After a long day at work, this is the last thing I have to do before I go home and spend time with the love of my life. Valentine's Day is here again, and for the third year in a row, I've been in a relationship. This means the day is something to look forward to, which was not the case for many, many years beforehand. As I examine this, part of me is stuck by the notion that the anger is missed.
For the better part of my life, Valentine's Day was like a GAP commercial - it merely reminded me that A.) I wasn't beautiful and B.) I did not have what I wanted. It was a day where I walked around in a huff, madly jealous but pretending I was indifferent to all of the displays of love and affection around me. High school was the worst (really, when WASN'T it?), because it was probably the time in my life where my self-esteem was the lowest. Back then, the littlest validations meant a great deal, be they hugs or even little smiles from girls I didn't like. The empty neediness in me knew no bounds.
Once I got to college, it wasn't quite as bad, because I had an outlet for my anti-holiday sentiments: I had the opinion column on the student paper. The apogee of this phenomenon was in 2004, when I wrote a column that humorously bashed the holiday with all of the subtlety of a nail bomb. I was mad, I was lonely, and I wanted the whole world to know about it. The last non-relationship Valentine's Day I spent was with my friend Becky in 2005. I had just been dumped by the first serious girlfriend I had, and Becky and I spent the whole night watching movies and eating candy. I ate an entire back of Valentine's candy hearts (the kinds with the messages on them - speaking of which, do they still make the ones that day "fax me" on them? If anyone knows, fill me in!). After about halfway through the bag, I realized they tasted like chalk. I've really never liked them since.
Last year, Karla and I shared our first Valentine's Day. We'd picked up our engagement ring the weekend before, and it was hard to resist not becoming engaged the minute we walked out of the jewelry store. For some reason, it wasn't as hard to resist come Valentine's Day, because neither of us wanted to embrace what we saw as a cliché. I got her flowers, and she got me a talking Family Guy pen. It was a sweet holiday. and two days later, we were engaged. The engagement trumped the holiday; last year, it was a mere formality for what we both knew was coming.
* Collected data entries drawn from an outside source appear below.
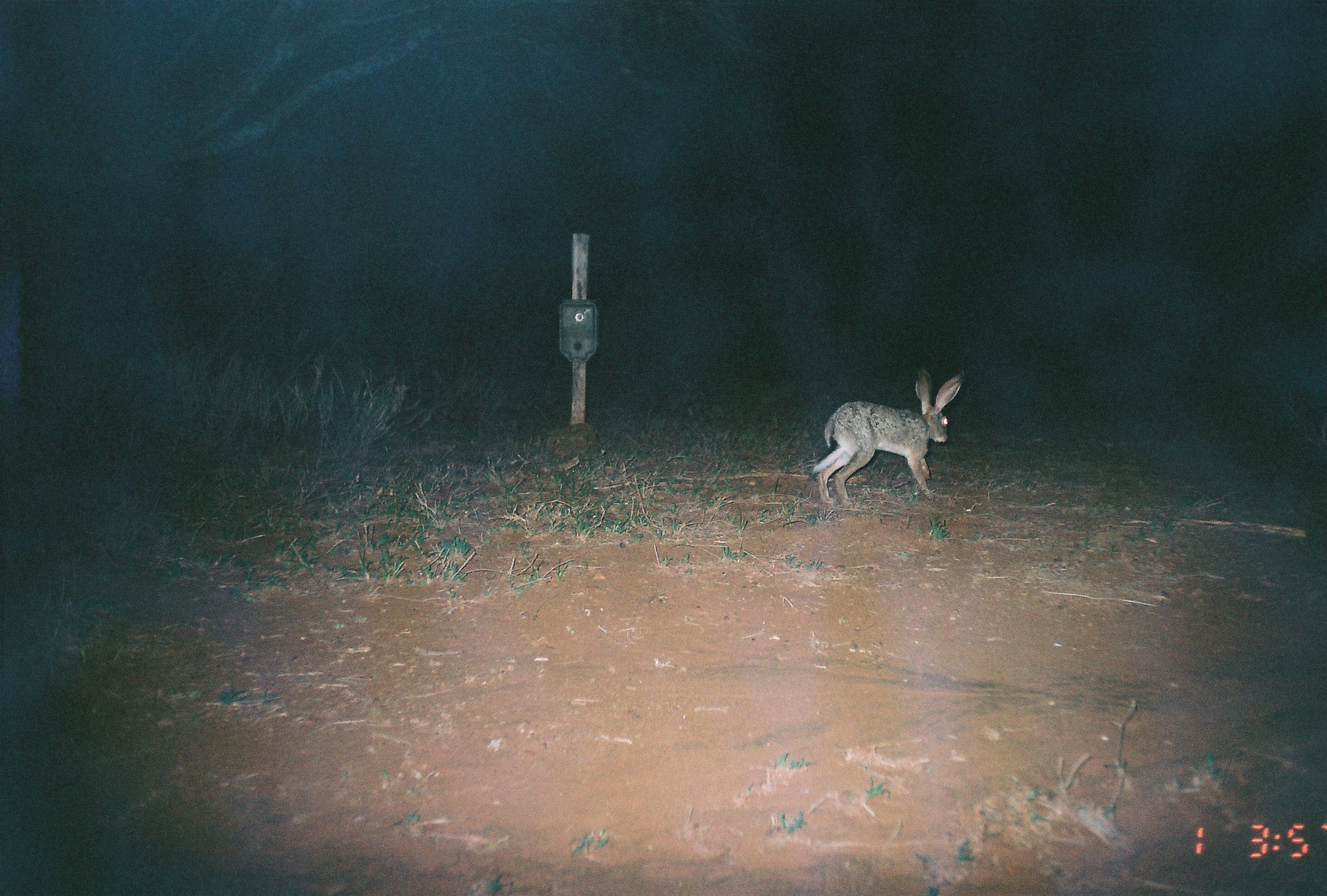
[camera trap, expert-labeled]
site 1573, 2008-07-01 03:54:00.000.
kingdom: Animalia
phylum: Chordata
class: Mammalia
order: Lagomorpha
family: Leporidae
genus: Lepus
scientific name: Lepus saxatilis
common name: scrub hare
Lepus saxatilis (scrub hare), count 1.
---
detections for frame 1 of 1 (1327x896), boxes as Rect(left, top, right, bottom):
lepus saxatilis: Rect(812, 367, 964, 504)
So, as I finish writing this entry, the hatred and contempt I once felt for this holiday seem a million miles away. They are as alive now as the cold ashes in a fireplace; gray, lifeless carbon that has no chance of reigniting and becoming what it once was. In the end, the anger ended up choking and sputtering on the sweet breath coming from the love of my life as she gently whispered "I love you" into my ear.